We are looking to buy a park in Texarkana,tx It has 50 units out of which 44 are RTO .It is very close to highway. current lot rent is 260. Park needs repair about 30 to 40K. Near by park lot rent is around 275. but it is a much bigger and nicer park. Seller is asking about 965k. is this a good deal?
50 x $260 x 12 x .6 x 10 = $936,000. So the park is basically worth around $936,000 plus the value of the homes (44 x $2,000, for example, = $88,000 in homes). This is kind of a worst case, as I assumed that the park pays water and sewer (not the tenant) and that the homes are older units in poor condition.

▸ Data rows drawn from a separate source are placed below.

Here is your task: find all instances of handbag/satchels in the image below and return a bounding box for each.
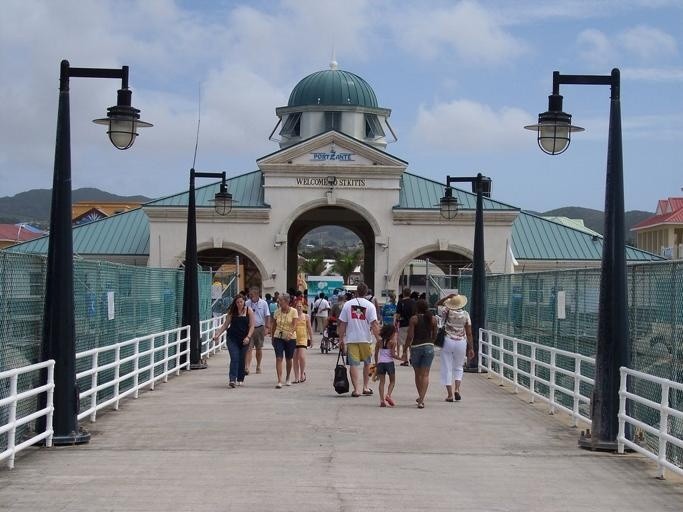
[333,365,349,394]
[396,310,406,322]
[314,307,318,314]
[434,326,444,347]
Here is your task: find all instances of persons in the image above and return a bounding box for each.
[374,324,402,408]
[221,286,355,389]
[337,282,381,397]
[435,293,475,403]
[402,299,437,409]
[365,288,431,366]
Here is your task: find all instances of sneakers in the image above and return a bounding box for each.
[415,397,425,407]
[292,380,299,383]
[256,365,263,374]
[285,375,292,386]
[381,402,387,407]
[400,361,408,366]
[385,395,395,407]
[276,383,282,388]
[236,381,244,386]
[245,368,249,375]
[300,372,306,382]
[229,381,236,388]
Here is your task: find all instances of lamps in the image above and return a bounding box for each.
[327,175,336,189]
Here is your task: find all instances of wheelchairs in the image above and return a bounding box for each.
[319,317,338,353]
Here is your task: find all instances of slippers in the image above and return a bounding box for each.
[352,391,359,397]
[363,388,374,394]
[445,399,453,402]
[455,392,461,400]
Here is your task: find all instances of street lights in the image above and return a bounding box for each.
[533,68,634,452]
[178,168,240,371]
[437,172,491,374]
[30,58,152,447]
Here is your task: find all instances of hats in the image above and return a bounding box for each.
[444,294,467,310]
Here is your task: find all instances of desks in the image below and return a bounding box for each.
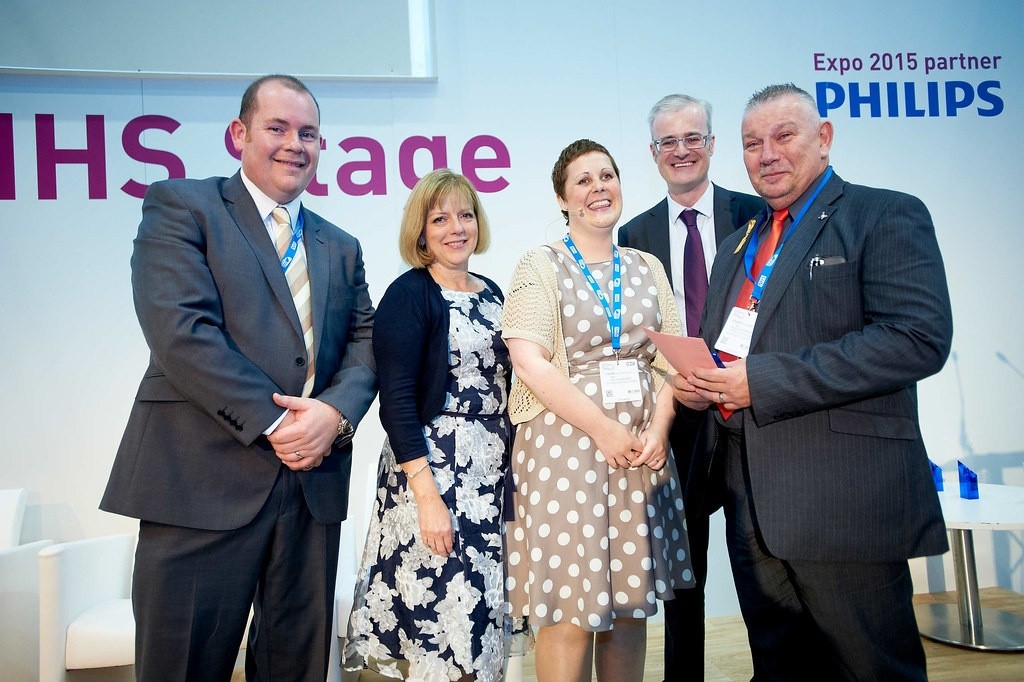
[904,481,1024,654]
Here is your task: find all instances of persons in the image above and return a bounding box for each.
[338,169,535,682]
[619,93,768,682]
[500,139,682,682]
[673,82,953,682]
[100,74,376,682]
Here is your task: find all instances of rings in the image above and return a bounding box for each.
[428,545,434,548]
[655,459,659,462]
[296,452,302,459]
[719,393,725,403]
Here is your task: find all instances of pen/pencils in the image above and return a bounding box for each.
[711,351,726,368]
[809,256,820,281]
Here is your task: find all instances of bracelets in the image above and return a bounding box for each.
[406,462,429,479]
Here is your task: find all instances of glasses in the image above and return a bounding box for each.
[655,134,712,154]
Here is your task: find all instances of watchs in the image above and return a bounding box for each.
[338,413,354,435]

The bottom line is that the price is not unreasonable, and you might want to tie it up and do some due diligence on it.
Here are some what exact numbers:
Rv units : 2 (vacant)
Lot : 10 ( 4 vacant)
RTO: 40 ( all of them will be converted to Lot only in 3 years)
Water is billed back to tenants.
All RTO units are very old.
Sorry, noob question: why do you multiply by 6 (.6 x 10) when determining the park value? (Edit: wow, just realized this is an ancient thread! Still, if anyone’s listening, I’d still be interested to know why.)
General rule of thumb is that average op ex cost is 40% when park pays water bill (30% if tenants pay water). This results in the .6 number (100% gross income x .6 equals the estimated NET income).
Multiplying by 10 is just to get the asset value after determining your desired cap rate (in this case a 10 cap). You can adjust this number to meet your desired ROI. As an example- if NOI was $100k and you wanted a 10% return, then you would figure the property would be worth $1,000,000 (100/10). However, if you only wanted a 5% return then you would multiply the $100k by 20 (100/5) and be willing to offer $2,000,000 for the asset. Hope this helps!
Thanks Davie! Yes that’s very clear.
The 40%/30% figures (for park-/tenant-paid water) are clearly useful rules of thumb… but they only apply to TOH-only MHPs, right? My guess is that POH repairs could/would blow out those estimates.